Options 1 and 2 are the only logical choices. By reportedly signing Cano to a megadeal — and outbidding the Yankees in the process — the Mariners sent the message that they’re not screwing around when it comes to adding premium talent. Yet if they suddenly dry off and take a seat, “screwing around” is exactly what they’re doing.

Cano, while an extremely talented player, isn’t going to waltz into Seattle and change the team’s culture overnight. The idea of him being a rock star is just as stupid now as it was when free agency began. He is the best second baseman in baseball. He is a perennial MVP candidate. And he was hands-down the best player available on the open market this winter. But he is not a global icon, no matter what Jay Z and Co. may tell you.

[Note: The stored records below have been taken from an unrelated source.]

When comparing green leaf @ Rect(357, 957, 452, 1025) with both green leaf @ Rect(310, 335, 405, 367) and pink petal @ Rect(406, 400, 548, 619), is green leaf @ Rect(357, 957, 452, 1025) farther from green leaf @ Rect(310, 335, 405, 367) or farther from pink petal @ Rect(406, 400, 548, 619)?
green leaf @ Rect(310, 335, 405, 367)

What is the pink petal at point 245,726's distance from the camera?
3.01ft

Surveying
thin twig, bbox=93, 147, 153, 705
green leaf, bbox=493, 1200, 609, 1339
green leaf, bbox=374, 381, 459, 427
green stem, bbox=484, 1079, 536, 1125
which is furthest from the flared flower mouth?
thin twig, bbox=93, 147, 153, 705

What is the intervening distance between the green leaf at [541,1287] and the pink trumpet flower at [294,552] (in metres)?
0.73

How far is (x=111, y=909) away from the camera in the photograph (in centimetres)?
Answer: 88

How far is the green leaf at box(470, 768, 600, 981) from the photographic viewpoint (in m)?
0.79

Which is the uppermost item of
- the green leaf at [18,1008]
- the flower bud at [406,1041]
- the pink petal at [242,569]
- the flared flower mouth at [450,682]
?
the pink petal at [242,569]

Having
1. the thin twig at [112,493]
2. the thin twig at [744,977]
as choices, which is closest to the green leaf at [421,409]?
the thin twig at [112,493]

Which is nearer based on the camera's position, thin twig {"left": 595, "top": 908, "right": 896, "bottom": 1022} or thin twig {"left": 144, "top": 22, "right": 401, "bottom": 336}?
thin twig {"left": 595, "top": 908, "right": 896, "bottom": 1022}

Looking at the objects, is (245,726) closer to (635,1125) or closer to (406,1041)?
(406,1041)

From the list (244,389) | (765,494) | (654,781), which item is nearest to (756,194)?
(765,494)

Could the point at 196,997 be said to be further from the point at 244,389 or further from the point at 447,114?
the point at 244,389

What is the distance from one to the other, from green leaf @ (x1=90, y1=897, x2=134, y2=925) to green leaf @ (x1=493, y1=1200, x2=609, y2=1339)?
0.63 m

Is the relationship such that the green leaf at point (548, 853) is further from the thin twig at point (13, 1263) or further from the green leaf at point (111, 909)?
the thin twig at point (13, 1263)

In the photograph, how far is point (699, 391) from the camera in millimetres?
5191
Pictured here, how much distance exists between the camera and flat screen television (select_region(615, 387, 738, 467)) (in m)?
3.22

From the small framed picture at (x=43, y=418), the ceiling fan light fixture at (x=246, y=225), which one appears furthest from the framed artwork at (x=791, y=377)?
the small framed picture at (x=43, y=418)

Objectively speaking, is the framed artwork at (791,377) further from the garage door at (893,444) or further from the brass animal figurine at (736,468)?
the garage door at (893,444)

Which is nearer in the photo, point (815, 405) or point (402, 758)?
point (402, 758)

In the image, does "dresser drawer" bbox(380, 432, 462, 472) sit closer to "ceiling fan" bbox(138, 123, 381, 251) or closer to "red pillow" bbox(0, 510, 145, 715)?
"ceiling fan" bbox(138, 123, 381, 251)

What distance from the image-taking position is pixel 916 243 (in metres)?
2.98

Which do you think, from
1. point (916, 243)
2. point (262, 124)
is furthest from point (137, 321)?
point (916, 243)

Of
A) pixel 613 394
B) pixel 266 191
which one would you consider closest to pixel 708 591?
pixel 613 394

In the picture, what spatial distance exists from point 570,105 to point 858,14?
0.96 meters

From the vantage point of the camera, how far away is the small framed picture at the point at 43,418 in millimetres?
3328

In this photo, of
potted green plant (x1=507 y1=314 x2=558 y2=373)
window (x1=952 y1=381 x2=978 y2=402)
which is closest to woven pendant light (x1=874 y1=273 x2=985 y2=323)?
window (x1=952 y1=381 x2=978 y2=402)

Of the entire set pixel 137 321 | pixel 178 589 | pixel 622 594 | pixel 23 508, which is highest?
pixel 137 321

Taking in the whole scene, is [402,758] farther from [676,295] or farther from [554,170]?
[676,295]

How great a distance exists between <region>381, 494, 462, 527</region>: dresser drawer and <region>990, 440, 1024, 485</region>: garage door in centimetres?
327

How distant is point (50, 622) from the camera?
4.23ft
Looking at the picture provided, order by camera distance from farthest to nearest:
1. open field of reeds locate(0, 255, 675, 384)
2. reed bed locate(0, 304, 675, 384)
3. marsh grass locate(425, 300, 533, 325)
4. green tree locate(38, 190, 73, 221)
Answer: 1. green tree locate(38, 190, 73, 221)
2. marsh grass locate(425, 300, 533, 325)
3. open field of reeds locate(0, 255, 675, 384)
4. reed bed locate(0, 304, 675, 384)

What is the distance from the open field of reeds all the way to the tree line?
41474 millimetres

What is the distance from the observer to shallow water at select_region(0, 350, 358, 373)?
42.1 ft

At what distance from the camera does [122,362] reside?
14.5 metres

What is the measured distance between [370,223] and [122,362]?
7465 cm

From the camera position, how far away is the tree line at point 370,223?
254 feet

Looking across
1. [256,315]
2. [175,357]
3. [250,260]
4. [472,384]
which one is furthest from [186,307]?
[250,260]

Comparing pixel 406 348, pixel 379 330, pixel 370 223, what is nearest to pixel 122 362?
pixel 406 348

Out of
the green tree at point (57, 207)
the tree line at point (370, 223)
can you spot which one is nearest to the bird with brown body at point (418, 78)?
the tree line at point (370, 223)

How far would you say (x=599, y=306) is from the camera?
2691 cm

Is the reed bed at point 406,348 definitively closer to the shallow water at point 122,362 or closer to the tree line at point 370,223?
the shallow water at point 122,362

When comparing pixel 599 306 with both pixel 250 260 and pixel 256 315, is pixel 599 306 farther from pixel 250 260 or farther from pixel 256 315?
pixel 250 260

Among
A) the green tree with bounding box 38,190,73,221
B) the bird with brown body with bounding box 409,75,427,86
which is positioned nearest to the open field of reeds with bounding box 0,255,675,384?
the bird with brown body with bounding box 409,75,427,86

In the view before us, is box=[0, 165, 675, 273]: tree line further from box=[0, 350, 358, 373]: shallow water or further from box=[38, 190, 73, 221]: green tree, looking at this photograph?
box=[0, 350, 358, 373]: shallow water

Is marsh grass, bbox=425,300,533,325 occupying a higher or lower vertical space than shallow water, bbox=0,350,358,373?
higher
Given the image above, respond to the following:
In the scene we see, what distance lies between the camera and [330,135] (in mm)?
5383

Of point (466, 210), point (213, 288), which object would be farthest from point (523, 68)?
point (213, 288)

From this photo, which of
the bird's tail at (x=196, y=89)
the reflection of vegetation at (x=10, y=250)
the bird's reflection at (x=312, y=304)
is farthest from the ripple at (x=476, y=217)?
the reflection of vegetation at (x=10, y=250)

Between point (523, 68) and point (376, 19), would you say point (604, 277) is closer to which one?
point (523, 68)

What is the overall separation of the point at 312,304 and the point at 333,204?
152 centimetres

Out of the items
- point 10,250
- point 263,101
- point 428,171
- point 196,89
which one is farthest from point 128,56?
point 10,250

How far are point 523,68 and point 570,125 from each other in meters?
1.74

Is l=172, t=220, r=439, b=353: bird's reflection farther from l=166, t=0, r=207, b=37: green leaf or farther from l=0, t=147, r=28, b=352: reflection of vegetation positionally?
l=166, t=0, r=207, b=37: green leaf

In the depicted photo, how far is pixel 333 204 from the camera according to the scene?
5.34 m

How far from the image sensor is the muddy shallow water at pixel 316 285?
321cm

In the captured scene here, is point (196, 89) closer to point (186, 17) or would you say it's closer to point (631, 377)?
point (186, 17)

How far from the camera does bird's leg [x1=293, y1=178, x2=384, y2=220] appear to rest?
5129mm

That being said, the Mariners can still use Cano as a recruiting chip and as a jumping-off point for landing additional talent this offseason. It’s hard to imagine others instantly falling in love with the idea of packing their bags for Seattle just because Cano was handed a juicy contract, but the organization is clearly in a position to build something bigger than years past. It’s a rare position for a franchise that’s long been seen as a somewhat undesirable landing spot, and as such, the Mariners must capitalize to make this whole charade worthwhile. Sitting around with Cano as their only major offseason move would probably lead to continued mediocrity for the Mariners — only with a substantially lighter wallet. After all, one player can only do so much, even if that player is incredibly talented and incredibly rich.

Sure, Cano’s signing is going to generate some initial buzz and maybe sell a few extra tickets this holiday season. But that hoopla will spiral down the drain before long if the Mariners stand pat. The expectation now is for Seattle to continue wheeling and dealing. Failing to make additional moves only creates questions as to whether spending more than a quarter of a billion dollars on one player made sense if the necessary pieces weren’t going to be filled in around him.

When it comes to Cano’s new contract, much will be made of the dollar amount, although we really shouldn’t ogle at contracts anymore. Baseball players make a lot of money. We get it. Let’s move on. But once we get over our self-loathing for not pushing ourselves harder in Little League, we should focus on one solitary question: Can the Mariners contend in 2014? And even with Cano, it’s hard to imagine Seattle making a run, unless it makes additional (substantial) moves.

The Marlins and Blue Jays have shown in recent years that making big (expensive) offseason splashes doesn’t guarantee success. The Mariners are already in the water, though, and there’s no sense in getting out now.